"Na, muka kamu pucet begitu, badan kamu juga kayaknya lemes banget. Umi anter ke dokter yuk?" Khansa yang duduk di samping Davina merangkul hangat bahu menantunya itu. Davina telah sampai di rumah mertuanya sejak setengah jam yang lalu. Ia memutuskan untuk menginap karena Davin sedang sibuk di AFIBS dan akan menginap di sana.
Davina menunduk lemah. "Enggak, Mi. Nggak usah. Ini palingan cuma sakit biasa kok. Di bawa istirahat jug--" kalimatnya terpotong karena mendadak perempuan itu merasa mual lagi. Ia menutup mulut dengan telapak tangannya lalu berdiri. "Bentar, Mi. Ina ke kamar mandi dulu." Lantas perempuan itu segera bangkit dan menuju kamar mandi.
Sesampainya di sana, ia mencoba muntah tapi hasilnya nihil. Davina memegangi tengkuknya, mencoba menghilangkan rasa mualnya. Pasalnya sudah dua minggu belakangan ini Davina sering merasa pusing, lemas, dan mual.
Khansa yang ada di depan kamar mandi segera mengetuk pintu. "Masuk aja, Mi." Setelah membuka pintu dan melihat menantunya menunduk lemas, Khansa segera memijat ringan bahu Davina.

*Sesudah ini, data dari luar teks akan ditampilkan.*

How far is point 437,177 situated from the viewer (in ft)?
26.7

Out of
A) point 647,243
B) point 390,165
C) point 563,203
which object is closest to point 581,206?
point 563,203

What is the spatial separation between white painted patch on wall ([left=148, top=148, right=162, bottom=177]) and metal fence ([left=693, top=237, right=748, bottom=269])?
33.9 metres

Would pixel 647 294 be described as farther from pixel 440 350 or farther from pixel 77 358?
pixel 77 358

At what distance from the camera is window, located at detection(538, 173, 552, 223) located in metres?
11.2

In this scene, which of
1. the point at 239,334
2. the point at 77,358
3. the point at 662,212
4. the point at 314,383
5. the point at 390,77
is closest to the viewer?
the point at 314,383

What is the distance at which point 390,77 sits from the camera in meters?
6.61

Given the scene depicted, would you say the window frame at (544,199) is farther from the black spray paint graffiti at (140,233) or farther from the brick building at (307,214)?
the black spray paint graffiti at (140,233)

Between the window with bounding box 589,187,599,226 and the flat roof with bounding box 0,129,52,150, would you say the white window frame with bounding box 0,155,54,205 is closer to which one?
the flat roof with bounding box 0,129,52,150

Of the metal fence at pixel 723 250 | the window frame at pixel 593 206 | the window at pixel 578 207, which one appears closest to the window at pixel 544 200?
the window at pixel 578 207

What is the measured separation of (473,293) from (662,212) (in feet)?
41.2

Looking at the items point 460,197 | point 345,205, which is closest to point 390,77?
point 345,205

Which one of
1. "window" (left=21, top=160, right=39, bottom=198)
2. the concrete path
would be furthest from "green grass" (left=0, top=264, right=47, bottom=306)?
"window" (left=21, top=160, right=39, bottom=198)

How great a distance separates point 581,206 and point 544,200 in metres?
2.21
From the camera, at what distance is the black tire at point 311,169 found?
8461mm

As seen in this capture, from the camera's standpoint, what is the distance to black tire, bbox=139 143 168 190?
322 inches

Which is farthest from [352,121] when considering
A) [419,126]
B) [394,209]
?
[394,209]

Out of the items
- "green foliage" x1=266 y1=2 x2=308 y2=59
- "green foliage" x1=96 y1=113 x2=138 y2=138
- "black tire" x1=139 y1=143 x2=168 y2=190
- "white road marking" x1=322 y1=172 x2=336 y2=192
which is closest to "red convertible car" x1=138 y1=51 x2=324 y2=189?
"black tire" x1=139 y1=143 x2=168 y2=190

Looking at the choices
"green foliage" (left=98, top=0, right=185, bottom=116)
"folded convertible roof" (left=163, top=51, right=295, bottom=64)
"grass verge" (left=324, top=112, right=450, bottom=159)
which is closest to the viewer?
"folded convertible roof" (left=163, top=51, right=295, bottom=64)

"Bulan ini kamu udah haid belum, Na?" Pertanyaan itu keluar dari mulut Khansa setelah lengang yang cukup lama.
Davina mengernyit, mencoba berfikir. "Udah telat tiga minggu sih, Mi. Harusnya dari awal bulan udah haid, cuma ini udah di akhir bulan belum haid juga. Emangnya kenapa, Mi?"
Senyuman lebar langsung tercetak di wajah Khansa. "Kalau perkiraan Umi nggak salah, kamu lagi hamil, Na."
Mata Davina membelak. "Ha-hamil? Gimana bis--" kalimatnya lagi-lagi terpotong karena ia merasa mual.
Khansa segera memijit pelan pundak menantunya. Davina mengatur napasnya. "Maaf, Mi," ujar Davina lemah sambil menutupi wajahnya.
"Kamu dari kapan mual-mual begini?"
"Udah dua minggu belakangan ini, Mi."
"Kamu hamil, Na."
"Beneran hamil, Mi? Kok Bisa?"
Khansa memutar bola matanya, ia menghadapkan badannya ke arah Davina. "Ya bisa lah. Emang kamu belum pernah gituan sama Davin?"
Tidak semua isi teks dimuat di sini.